Из всего сказанного легко составить себе мнение о Либании как о человеке. И в "Автобиографии", и в речах Либаний встает перед читателем, как живой. Конечно, он нередко рисуется и склонен оценивать себя слишком благоприятно.
Он не раз подчеркивает свою привязанность к семье; он не был женат и не имел детей, но остался добрым сыном и братом. В "Автобиографии" он упоминает о своих близких довольно часто и всегда в теплом тоне; ранняя слепота и последовавшая вскоре за этим смерть одного из братьев его глубоко огорчила, хотя, конечно, Либаний несколько преувеличивает свою скорбь, говоря, что он "плакал и в купальне — купался же я по предписанию врачей, — плакал и за столом" ("Автобиография", 200). У него было очень много друзей, с которыми он вел огромную переписку, но едва ли Либаний мог быть очень близок с кем-нибудь из своих ровесников; для этого он был слишком увлечен самим собой.
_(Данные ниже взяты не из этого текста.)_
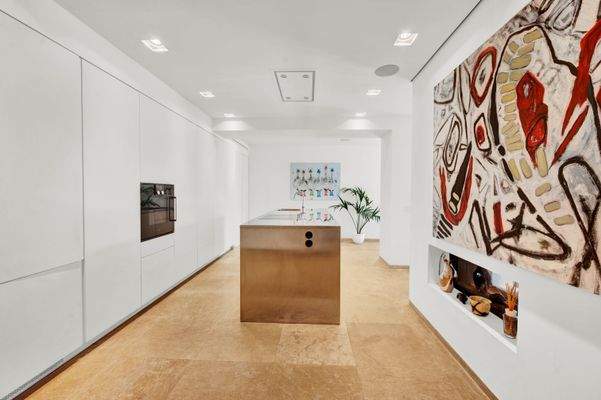 Kitchen in apartment in Portals Nous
К ученикам он, напротив, относился с большой привязанностью и вниманием. О себе как об авторе Либаний чрезвычайно высокого мнения. Бесчисленное множество раз и в "Автобиографии", и в речах он упоминает о своих головокружительных успехах, о победах над другими софистами, например, блестящей победе в Никее, когда софист, побежденный им, ушел в бешенстве, "выкрикивая всякие слова", и все боялись, как бы он, "кипя, не напал на Либания и не растерзал его" ("Автобиография", 51). С таким высоким мнением о себе, естественно, связано и большое самолюбие и обидчивость. При своем общем благодушии Либаний никогда не упускает случая сказать, как много у него завистников и как мало ценят его заслуги и благодеяния. Способный к добрым порывам и смелым поступкам, Либаний проявлял иногда унизительное мелочное самолюбие, особенно под старость. Печальным памятником этой черты его характера остались две речи (№ 2 и 4) "О том, что он не болтает" и "Против тех, кто называет его невыносимым". Они производят впечатление и жалкое, и смешное. Серьезно применяя подлинное искусство аргументации, Либаний пункт за пунктом опровергает такие ничтожные нападки, которые не должны были заслуживать ни малейшего внимания с его стороны; и в результате создается впечатление, что те, кто "называл его невыносимым", были иногда, может быть, не так уж неправы.